In the online creator space, products and services are not selling with the same ease they once did. People are shrinking their teams, cutting costs, and being more discerning with their dollars. The same old marketing “formulas” aren’t working; disposable income has evaporated for many.
Friends are changing careers, going back to school, revamping their business models, and generally shaking things up.
The introduction and rapid acceleration of AI has also added an increased sense of panic for many. There’s an immense amount of pressure to keep up with changes that are happening faster than we can reasonably adapt to. Many folks are quietly suffering with the same feelings of anxiety and uncertainty about where things are heading, and how we’re meant to keep up.
I don’t have an answer for any of it; I’m in the same boat of uncertainty as many other creators, knowing that change is inevitable. But how fast is reasonable for us to adapt?
Minh-Phuc’s twitter thread above it worth a read. I’m certain he’s not alone in his feelings.
Our business has always been somewhat seasonal.
As a team we shift our energy between internal projects (revamping our operations and project processes) and external projects (running live workshops, shipping Youtube videos, creating content), as well as between administrative projects and creative projects.
We go through cycles of rapid output and production followed by rest, reflection, and recovery. We know that slowing down and leaving time for reflection is a necessary part of long-term sustainable growth.

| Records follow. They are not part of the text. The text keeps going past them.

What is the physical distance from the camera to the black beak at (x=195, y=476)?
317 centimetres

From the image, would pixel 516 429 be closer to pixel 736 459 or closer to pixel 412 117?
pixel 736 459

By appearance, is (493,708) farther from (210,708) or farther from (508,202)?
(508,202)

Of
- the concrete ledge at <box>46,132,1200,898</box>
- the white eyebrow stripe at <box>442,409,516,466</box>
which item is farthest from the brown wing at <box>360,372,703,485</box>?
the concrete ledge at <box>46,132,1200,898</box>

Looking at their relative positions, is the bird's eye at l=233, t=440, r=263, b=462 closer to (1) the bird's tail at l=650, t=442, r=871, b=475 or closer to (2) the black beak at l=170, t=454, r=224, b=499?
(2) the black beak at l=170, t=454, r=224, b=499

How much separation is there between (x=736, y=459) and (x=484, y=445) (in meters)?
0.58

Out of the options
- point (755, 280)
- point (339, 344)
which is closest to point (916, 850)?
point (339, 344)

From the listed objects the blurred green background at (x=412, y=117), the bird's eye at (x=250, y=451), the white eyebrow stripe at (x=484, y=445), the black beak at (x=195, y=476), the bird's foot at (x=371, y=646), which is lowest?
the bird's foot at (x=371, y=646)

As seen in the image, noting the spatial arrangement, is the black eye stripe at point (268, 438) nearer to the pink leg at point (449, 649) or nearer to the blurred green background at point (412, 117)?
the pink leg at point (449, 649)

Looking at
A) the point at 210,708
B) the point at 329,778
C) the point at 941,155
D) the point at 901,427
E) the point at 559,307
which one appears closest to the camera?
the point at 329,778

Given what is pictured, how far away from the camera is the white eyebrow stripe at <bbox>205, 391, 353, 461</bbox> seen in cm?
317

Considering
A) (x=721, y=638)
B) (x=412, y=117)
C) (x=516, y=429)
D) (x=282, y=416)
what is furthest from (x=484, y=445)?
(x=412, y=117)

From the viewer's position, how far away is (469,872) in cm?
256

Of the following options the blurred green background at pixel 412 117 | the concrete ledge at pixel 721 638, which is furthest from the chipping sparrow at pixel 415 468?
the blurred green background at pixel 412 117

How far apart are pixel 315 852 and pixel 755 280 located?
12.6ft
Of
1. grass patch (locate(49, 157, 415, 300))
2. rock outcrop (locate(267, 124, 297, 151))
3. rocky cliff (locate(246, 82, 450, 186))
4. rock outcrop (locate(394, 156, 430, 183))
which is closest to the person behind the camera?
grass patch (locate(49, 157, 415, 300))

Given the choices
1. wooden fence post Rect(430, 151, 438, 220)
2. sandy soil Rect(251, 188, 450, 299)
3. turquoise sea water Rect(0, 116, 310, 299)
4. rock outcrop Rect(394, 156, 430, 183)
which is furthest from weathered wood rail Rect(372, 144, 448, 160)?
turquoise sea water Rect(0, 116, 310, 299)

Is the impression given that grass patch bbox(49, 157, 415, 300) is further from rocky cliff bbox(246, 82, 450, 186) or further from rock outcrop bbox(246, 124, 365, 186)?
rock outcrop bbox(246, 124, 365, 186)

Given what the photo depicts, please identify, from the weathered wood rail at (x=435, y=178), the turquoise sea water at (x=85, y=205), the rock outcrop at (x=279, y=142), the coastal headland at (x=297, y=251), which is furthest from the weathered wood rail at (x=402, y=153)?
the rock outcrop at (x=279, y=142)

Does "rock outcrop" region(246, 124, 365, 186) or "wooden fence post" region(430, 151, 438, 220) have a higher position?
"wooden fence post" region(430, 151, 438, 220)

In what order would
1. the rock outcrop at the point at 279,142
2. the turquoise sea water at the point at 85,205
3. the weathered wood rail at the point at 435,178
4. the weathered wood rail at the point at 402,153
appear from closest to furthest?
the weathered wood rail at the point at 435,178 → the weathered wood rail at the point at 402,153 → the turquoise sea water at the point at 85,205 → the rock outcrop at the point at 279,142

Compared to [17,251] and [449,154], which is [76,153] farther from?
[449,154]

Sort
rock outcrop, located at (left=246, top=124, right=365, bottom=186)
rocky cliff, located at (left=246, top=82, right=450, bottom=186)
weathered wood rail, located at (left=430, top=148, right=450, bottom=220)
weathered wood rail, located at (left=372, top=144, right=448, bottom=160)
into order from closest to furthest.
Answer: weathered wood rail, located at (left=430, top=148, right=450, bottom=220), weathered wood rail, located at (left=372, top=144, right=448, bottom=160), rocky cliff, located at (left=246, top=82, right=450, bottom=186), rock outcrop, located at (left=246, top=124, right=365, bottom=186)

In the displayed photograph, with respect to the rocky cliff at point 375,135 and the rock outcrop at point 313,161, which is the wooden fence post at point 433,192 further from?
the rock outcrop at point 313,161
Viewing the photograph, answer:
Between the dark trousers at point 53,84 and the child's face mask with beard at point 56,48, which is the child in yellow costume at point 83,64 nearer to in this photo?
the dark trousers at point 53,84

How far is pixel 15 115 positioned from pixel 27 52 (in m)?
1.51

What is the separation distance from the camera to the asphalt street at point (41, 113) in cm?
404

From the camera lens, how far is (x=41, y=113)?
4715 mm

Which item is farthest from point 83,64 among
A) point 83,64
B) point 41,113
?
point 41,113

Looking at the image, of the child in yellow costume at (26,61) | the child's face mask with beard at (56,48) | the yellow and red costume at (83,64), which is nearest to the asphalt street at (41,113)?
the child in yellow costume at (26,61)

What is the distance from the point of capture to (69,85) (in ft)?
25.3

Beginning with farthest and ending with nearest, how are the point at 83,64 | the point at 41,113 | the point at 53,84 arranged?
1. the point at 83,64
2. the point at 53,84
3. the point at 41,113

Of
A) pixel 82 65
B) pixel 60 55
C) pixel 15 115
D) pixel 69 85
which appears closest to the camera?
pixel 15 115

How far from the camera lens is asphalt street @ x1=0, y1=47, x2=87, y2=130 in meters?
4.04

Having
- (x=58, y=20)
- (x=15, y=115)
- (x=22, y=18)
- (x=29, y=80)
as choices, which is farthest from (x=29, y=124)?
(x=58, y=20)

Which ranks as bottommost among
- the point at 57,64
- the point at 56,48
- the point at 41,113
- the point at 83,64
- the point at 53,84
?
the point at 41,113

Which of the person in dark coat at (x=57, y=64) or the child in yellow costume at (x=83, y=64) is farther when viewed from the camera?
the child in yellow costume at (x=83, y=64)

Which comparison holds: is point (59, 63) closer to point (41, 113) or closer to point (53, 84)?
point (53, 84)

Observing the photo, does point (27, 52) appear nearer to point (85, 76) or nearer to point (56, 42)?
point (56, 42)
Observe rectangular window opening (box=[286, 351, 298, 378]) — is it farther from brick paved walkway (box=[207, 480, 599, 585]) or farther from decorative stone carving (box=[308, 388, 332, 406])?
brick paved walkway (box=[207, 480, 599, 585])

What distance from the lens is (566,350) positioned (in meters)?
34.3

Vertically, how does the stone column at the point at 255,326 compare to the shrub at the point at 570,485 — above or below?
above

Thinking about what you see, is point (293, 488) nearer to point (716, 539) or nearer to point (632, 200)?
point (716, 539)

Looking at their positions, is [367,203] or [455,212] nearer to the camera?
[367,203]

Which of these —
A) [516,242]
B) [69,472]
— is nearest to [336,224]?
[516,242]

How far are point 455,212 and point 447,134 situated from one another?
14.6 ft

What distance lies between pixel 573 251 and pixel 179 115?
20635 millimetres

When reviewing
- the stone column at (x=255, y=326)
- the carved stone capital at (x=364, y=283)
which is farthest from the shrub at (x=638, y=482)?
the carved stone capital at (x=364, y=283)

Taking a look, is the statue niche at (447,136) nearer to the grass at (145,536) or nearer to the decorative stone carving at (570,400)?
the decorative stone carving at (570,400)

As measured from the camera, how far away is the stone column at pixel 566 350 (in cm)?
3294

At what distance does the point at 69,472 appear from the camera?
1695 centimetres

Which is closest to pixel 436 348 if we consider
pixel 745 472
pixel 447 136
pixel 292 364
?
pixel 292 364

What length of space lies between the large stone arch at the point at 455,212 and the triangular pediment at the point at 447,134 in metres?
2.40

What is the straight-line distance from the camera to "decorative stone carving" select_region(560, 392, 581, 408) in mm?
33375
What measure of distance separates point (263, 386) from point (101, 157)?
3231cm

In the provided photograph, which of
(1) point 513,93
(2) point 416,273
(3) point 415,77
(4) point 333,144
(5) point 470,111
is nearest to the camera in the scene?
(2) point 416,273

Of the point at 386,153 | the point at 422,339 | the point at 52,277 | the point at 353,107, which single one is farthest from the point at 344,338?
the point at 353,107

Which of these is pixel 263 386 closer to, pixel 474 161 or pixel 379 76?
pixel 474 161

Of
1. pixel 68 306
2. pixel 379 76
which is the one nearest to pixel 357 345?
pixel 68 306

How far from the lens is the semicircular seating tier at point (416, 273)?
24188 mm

And for some seasons, growth means our personal growth, not just business growth.
This is one of the many topics we dug into in our interview with Arvid Kahl: Digital Permaculture that came out this week. We talk a bit about the “breathing business,” building a business as a couple, and the challenges of building an info product on top of a shifting platform:
Personally, I find it helpful to think of my time in terms of seasons or themes. I theme my years, quarters, and months to help create containers of permission. Some weeks/months/quarters are for exploring, gathering inputs, and consuming knowledge, while others are for going inward, getting creative, and publishing work.
Sometimes a creative surge will take us in a different direction than we were expecting, and we know that beating ourselves up for going astray only steals precious energy.
If a week or a month doesn’t feel effective, we can ask ourselves:
- Does this just need to be an explore month?
- Do we need to create some space to let ideas percolate?
- How can we make things more enjoyable?
Creating More Joy
A commitment that Ben and I made for this year was to bring in more joy. One such way we’re doing that is we are planning a month-long trip to Japan in November, and we’re currently studying Japanese.
As part of my learning and discovery process, I uncovered that the Japanese ancient calendar has 72 seasons!
There are 24 seasons each divided into three more to create a 72-season calendar, each with a different name, and lasting five or so days. These seasons attempt to depict the more subtle and delicate nuances of changes in nature and how they influence our daily life.
In business we often tend to think of things in quarters or months, but there’s something really interesting about looking at things through a much more micro-lens.
Last week, for example, my niece (who I haven’t seen in well over a year) was visiting, and I found myself describing the week as a “write-off.”
I noticed how my language implied that I was judging my week only through the lens of business/productivity, and not what was happening in my life holistically.
What if I looked at this week as a beautiful micro-season dedicated to being in connection with family? It certainly feels much better than thinking about it as a “write-off.”
It was a really important week to simply be present with my family (we made a TikTok).